Although tourism represents 10 percent of global GDP, Guevera Manzo says in reality the impact will be much greater. “For every job in the cruise industry, for example, there are four jobs in ports in 1,000 destinations around the world.”
She warns of a “significant domino effect” with airlines particularly vulnerable. If they collapse, that spells disaster for airports, hotels and business-related tourism all along the chain. The WTTC head says she’s most concerned about small and medium-sized enterprises, particularly in developing countries that rely on tourism to support their economies, for example, the Caribbean islands and African nations such as Kenya or Ethiopia.
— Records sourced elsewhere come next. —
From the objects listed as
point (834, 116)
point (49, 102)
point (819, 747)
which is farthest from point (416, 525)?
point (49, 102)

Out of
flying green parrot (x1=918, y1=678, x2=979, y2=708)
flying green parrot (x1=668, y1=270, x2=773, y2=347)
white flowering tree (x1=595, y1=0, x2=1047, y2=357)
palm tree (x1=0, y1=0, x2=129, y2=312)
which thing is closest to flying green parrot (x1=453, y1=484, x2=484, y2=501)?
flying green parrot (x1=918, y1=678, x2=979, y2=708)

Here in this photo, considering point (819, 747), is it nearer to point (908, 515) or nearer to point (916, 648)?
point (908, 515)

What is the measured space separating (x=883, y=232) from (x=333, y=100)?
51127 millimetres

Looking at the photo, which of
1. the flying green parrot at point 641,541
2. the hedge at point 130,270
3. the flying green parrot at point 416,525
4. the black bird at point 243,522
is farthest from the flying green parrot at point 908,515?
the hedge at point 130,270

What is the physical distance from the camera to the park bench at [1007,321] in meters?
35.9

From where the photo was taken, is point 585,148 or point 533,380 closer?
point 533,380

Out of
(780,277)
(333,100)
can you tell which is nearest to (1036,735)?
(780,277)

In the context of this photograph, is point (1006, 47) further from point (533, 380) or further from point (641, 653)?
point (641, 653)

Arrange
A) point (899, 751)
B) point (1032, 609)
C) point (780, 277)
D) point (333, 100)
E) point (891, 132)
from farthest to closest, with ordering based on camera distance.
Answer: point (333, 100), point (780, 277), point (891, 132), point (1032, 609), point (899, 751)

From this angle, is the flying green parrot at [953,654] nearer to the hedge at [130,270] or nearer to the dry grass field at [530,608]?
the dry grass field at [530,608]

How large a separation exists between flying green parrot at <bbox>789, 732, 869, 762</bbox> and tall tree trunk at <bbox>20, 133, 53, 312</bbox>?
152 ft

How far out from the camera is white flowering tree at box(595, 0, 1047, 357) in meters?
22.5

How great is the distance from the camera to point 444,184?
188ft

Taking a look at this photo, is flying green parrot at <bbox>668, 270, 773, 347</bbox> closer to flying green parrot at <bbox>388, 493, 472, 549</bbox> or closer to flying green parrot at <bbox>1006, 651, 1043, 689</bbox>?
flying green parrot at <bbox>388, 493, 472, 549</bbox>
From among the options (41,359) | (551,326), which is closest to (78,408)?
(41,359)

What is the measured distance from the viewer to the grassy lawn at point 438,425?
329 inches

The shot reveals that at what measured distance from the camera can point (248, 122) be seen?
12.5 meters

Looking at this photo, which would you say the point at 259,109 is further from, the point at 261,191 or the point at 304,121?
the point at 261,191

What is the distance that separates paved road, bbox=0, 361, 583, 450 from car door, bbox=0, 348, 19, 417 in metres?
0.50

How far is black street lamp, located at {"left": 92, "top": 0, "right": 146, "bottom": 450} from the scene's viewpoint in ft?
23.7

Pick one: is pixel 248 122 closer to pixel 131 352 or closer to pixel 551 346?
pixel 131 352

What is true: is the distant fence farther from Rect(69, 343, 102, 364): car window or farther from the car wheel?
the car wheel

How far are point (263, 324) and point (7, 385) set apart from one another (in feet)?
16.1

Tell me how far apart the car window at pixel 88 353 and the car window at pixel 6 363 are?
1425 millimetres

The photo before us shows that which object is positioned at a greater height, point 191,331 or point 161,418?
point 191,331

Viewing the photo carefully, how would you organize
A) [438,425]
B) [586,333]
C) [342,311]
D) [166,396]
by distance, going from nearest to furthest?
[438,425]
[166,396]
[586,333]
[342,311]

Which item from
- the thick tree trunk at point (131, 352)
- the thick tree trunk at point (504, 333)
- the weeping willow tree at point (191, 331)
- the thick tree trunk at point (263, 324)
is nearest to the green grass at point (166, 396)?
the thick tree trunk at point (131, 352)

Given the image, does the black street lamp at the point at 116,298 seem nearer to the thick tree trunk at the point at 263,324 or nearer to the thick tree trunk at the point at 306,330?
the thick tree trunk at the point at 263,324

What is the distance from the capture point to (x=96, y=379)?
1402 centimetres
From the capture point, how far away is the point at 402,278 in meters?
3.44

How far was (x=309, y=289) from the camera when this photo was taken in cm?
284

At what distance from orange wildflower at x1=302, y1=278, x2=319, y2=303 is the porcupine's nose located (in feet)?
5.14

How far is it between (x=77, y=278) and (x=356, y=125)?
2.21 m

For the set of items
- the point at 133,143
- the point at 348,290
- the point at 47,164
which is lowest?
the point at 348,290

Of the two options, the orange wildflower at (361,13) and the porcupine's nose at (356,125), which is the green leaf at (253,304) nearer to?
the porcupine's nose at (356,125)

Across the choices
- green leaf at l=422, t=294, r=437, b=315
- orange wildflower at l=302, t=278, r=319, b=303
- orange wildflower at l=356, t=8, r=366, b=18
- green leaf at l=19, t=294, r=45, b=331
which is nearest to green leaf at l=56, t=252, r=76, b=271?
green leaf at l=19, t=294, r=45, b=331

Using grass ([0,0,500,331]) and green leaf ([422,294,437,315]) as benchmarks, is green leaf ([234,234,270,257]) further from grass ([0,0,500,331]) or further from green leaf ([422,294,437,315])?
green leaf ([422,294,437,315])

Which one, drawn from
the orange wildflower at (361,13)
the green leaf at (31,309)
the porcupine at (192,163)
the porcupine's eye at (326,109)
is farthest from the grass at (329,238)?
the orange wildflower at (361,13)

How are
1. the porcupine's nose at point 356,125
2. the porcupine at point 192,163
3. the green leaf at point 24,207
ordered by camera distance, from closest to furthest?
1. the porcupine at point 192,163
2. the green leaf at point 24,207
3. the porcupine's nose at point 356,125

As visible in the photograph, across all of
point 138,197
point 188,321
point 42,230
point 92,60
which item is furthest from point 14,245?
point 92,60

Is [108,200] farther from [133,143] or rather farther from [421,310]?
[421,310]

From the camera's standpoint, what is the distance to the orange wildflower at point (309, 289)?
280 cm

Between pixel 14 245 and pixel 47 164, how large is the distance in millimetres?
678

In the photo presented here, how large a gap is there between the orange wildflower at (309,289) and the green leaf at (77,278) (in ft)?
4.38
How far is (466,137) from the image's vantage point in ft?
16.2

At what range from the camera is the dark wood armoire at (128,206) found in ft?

So when can the tourism sector hope to see light at the end of the tunnel? “In the next few weeks we will know if the recovery will restart at the end of the summer or beginning of the autumn – it depends on when the spread of the virus will stop,” Guevera Manzo explains. But she warns it will take time; tourists are likely to start travelling domestically before embarking on international holidays.
Recent trends in China, where Covid-19 first appeared, offer some reason for optimism. China is a huge global player in the travel industry, ranking first in the number of international trips as well as in holiday spending. The China Outbound Tourism Research Institute calculates that Chinese tourists made 170 million journeys and spent a massive $277 billion in 2019.
CEO Wolfgang Georg Arlt told FRANCE 24 that as China lifts domestic travel restrictions, “most hotels, most natural parks are open again”. Arlt said there are already indications that “the Chinese want to travel internationally” and that most have postponed, rather than cancelled, their foreign trips.
“When it will be possible for Chinese tourists to travel again, Europe will see a wave of visitors in the second half of this year,” he predicts, as long as EU countries can reassure them the coronavirus pandemic is under control.